**Exercise:** Quote every line of the material beneath this one.

**Recorded data:**
-------
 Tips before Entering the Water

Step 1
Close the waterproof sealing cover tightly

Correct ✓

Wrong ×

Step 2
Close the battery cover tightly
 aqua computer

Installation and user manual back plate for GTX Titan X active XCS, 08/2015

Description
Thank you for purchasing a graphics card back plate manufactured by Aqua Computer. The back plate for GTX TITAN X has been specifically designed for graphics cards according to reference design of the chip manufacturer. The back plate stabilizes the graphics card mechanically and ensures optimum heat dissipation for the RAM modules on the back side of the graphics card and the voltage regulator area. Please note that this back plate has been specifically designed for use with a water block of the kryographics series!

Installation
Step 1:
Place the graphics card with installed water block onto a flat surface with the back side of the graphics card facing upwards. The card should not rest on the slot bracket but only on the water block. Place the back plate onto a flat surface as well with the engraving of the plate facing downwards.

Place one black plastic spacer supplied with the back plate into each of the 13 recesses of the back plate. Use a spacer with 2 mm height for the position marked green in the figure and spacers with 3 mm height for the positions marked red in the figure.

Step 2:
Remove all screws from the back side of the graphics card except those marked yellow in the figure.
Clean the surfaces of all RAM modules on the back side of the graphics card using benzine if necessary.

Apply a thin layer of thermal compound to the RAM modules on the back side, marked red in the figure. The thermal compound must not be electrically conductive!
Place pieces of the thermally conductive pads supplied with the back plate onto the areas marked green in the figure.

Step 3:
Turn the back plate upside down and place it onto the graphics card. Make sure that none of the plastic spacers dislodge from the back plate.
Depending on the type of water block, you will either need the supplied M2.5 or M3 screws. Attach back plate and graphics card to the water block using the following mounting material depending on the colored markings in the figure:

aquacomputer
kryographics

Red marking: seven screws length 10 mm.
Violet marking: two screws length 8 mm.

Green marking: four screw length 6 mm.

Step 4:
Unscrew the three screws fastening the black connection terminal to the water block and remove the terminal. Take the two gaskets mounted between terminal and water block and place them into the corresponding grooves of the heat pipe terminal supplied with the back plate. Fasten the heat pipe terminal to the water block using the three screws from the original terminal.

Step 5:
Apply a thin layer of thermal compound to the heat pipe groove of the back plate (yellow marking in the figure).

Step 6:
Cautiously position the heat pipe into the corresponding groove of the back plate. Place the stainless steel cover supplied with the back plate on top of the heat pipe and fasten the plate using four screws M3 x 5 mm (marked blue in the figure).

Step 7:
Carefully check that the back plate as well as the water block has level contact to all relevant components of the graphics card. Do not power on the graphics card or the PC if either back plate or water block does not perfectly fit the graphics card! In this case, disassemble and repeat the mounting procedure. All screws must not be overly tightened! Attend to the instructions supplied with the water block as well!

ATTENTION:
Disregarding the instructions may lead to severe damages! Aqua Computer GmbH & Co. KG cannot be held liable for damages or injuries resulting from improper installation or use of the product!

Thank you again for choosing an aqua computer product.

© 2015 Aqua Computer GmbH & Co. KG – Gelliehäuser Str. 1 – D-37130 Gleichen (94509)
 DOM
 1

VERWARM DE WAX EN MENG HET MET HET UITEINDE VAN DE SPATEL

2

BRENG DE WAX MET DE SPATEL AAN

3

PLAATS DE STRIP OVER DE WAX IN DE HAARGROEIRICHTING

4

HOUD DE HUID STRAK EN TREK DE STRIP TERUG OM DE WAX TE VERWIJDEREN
-------
**Exercise result:**
 Tips before Entering the Water

Step 1
Close the waterproof sealing cover tightly

Correct ✓

Wrong ×

Step 2
Close the battery cover tightly
 aqua computer

Installation and user manual back plate for GTX Titan X active XCS, 08/2015

Description
Thank you for purchasing a graphics card back plate manufactured by Aqua Computer. The back plate for GTX TITAN X has been specifically designed for graphics cards according to reference design of the chip manufacturer. The back plate stabilizes the graphics card mechanically and ensures optimum heat dissipation for the RAM modules on the back side of the graphics card and the voltage regulator area. Please note that this back plate has been specifically designed for use with a water block of the kryographics series!

Installation
Step 1:
Place the graphics card with installed water block onto a flat surface with the back side of the graphics card facing upwards. The card should not rest on the slot bracket but only on the water block. Place the back plate onto a flat surface as well with the engraving of the plate facing downwards.

Place one black plastic spacer supplied with the back plate into each of the 13 recesses of the back plate. Use a spacer with 2 mm height for the position marked green in the figure and spacers with 3 mm height for the positions marked red in the figure.

Step 2:
Remove all screws from the back side of the graphics card except those marked yellow in the figure.
Clean the surfaces of all RAM modules on the back side of the graphics card using benzine if necessary.

Apply a thin layer of thermal compound to the RAM modules on the back side, marked red in the figure. The thermal compound must not be electrically conductive!
Place pieces of the thermally conductive pads supplied with the back plate onto the areas marked green in the figure.

Step 3:
Turn the back plate upside down and place it onto the graphics card. Make sure that none of the plastic spacers dislodge from the back plate.
Depending on the type of water block, you will either need the supplied M2.5 or M3 screws. Attach back plate and graphics card to the water block using the following mounting material depending on the colored markings in the figure:

aquacomputer
kryographics

Red marking: seven screws length 10 mm.
Violet marking: two screws length 8 mm.

Green marking: four screw length 6 mm.

Step 4:
Unscrew the three screws fastening the black connection terminal to the water block and remove the terminal. Take the two gaskets mounted between terminal and water block and place them into the corresponding grooves of the heat pipe terminal supplied with the back plate. Fasten the heat pipe terminal to the water block using the three screws from the original terminal.

Step 5:
Apply a thin layer of thermal compound to the heat pipe groove of the back plate (yellow marking in the figure).

Step 6:
Cautiously position the heat pipe into the corresponding groove of the back plate. Place the stainless steel cover supplied with the back plate on top of the heat pipe and fasten the plate using four screws M3 x 5 mm (marked blue in the figure).

Step 7:
Carefully check that the back plate as well as the water block has level contact to all relevant components of the graphics card. Do not power on the graphics card or the PC if either back plate or water block does not perfectly fit the graphics card! In this case, disassemble and repeat the mounting procedure. All screws must not be overly tightened! Attend to the instructions supplied with the water block as well!

ATTENTION:
Disregarding the instructions may lead to severe damages! Aqua Computer GmbH & Co. KG cannot be held liable for damages or injuries resulting from improper installation or use of the product!

Thank you again for choosing an aqua computer product.

© 2015 Aqua Computer GmbH & Co. KG – Gelliehäuser Str. 1 – D-37130 Gleichen (94509)
 DOM
 1

VERWARM DE WAX EN MENG HET MET HET UITEINDE VAN DE SPATEL

2

BRENG DE WAX MET DE SPATEL AAN

3

PLAATS DE STRIP OVER DE WAX IN DE HAARGROEIRICHTING

4

HOUD DE HUID STRAK EN TREK DE STRIP TERUG OM DE WAX TE VERWIJDEREN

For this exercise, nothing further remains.